If you have ever traded any form of cryptocurrency, this one question is more than likely to have surfaced.
“When is a good time to buy?”
While some may flock to social media for the answer, learning to identify them by yourself is essential in the long run. Chart patterns are an important form of this and come in many forms.
Understanding Chart Patterns
Chart patterns, sometimes known as price patterns, are a recognizable configuration of price movement that is identified using a series of trendlines or curves – according to Investopedia.
Basically, traders will recognize patterns and use them, hoping that prices will move similarly.
While this may seem like astrology, price patterns derive their fundamentals from locating pools of liquidity where demand and supply have a strong impact.
By using these price patterns, we can make better guesses as to which direction the market is leaning towards.
Double Top/ Bottom
One of the best introductions to chart patterns is double tops/ bottoms.
These are represented by price action getting rejected twice from a key resistance level. It often occurs after a break past recent highs.
On a macro level, $BTC was rejected from the $69K range twice, which showed clear signs of a top.
Even on a shorter timeframe, we can see that demand dried up on $BTC as it was trying to break past the $69K range. This subsequently led to a lot of selling, as traders realized that the upside was limited.
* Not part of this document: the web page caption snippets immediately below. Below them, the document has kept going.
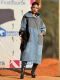 Contrast Color Hooded Split Denim Midi Dress GYLN-0610
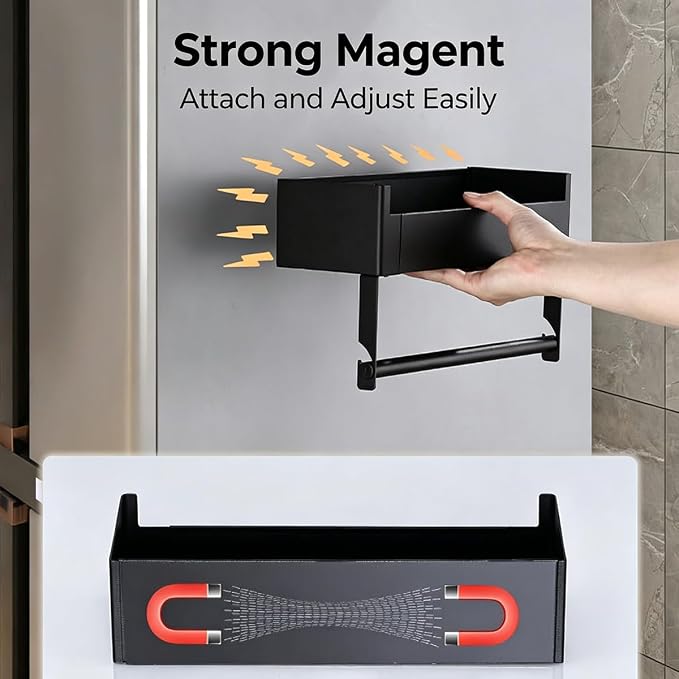 Magnetic Spice Rack for Refrigerator with Paper Towel Holder, Magnetic Spice Organizer Shelf for Small Kitchen Storage, Space Saver Container for Apartment, Black
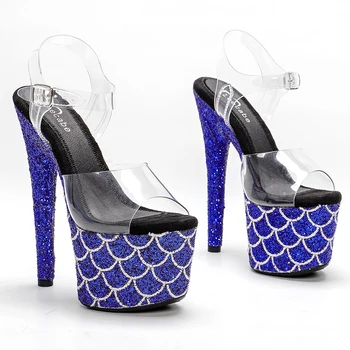 Leecabe; блестящая обувь для танцев на шесте 17 см/7 дюймов; Обувь для танцев на платформе с открытым носком; Обувь для танцев на шесте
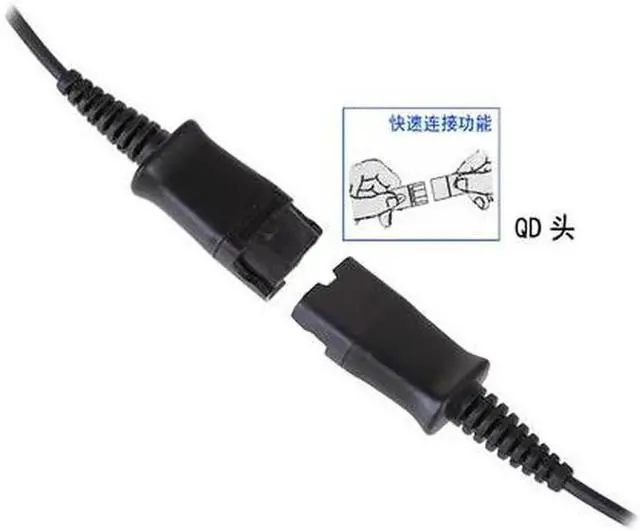 Alt view image 4 of 6 - Aomoproing RJ9 RJ11 plug or 2.5mm plug or 3.5mm computer plug Office headset Anti-noise Call Center Headphones Volume +Mute +QD cord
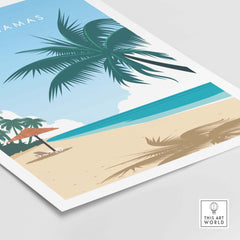 The Bahamas Travel Poster Print featuring a minimalist beach scene with palm trees and a serene ocean view.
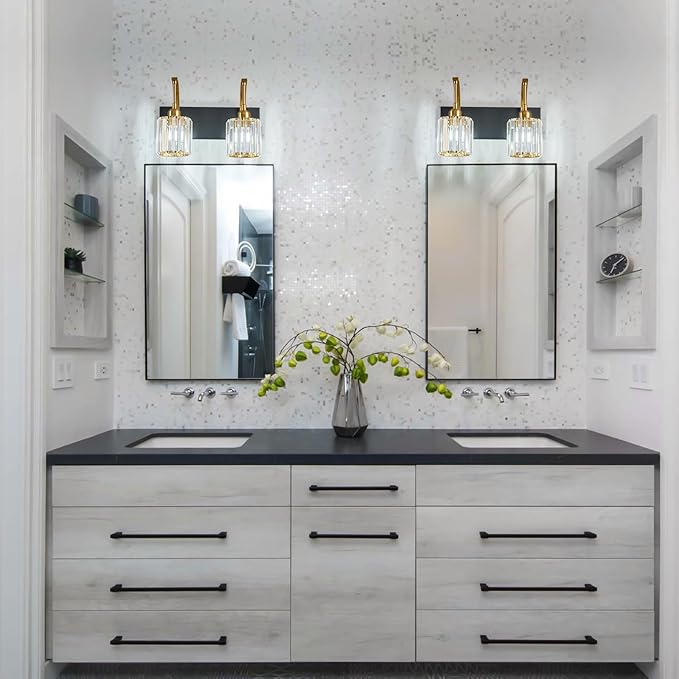 FDPBY Bathroom Crystal Vanity Lights 2-Light Black Gold Wall Lamp Modern - Image 7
Some traders prefer to use a “triple tap” method instead of a double bottom/top, to guarantee that demand or supply has dried up.
Here, $NEAR taps the $3.082 mark twice, and the price attempts to break out below it. However, once it rebounds from the third tap, a 50% run occurs.
By getting further confirmation on the third tap, traders try to get a higher win rate, even if fewer trades can be placed.
Head & Shoulders
A head and shoulders pattern indicates a bullish-to-bearish reversal, and is identified by three peaks, with the middle one being the highest.
Essentially, they consist of three parts:
- After a bullish phase, price peaks and starts to decline
- Prices rise substantially over this initial peak and declines again
- Prices rise again, but get rejected off the first level.
In between the shoulders are zones called troughs, and the line connecting them is often called the neckline
Here, we see a bullish run up from $80 to $118, where prices start to decline and the first shoulder is created.
The second run up creates the head, and the third peak after a substantial decline forms another shoulder. This completes the pattern, and a run back down to $80 subsequently occurs.
Of course, we can also get a bearish-to-bullish confirmation via an inverse head and shoulders.
Try to spot it by yourself before reading on!
Here, $BTC starts to form a left shoulder following a bearish fall from $44,000.
Once it creates the pattern and breaks the neckline of $39,300, we see a run up to $45,000.
Compared to the pattern formed on $AVAX, there is no retest of key resistance levels here, and we see a bullish pattern immediately.
While head and shoulders are one of the most reliable technical analysis tools to have, it must also be said that they do not come often.
Being able to identify such patterns are fundamentals everyone in crypto requires. Even non-traders should have some level of technical analysis skills to identify good times to accumulate or take profits.
However, these are lagging indicators that simply screen out the noise. To achieve more complete information, further benchmarks such as RSI, volume, and strong macroeconomic fundamentals are needed.
Regardless, both patterns are good eye tests of current market directions. The ease at which it can be used and applied makes it a good introduction to technical analysis.
[Editor’s Note: This article does not represent financial advice. Please do your own research before investing.]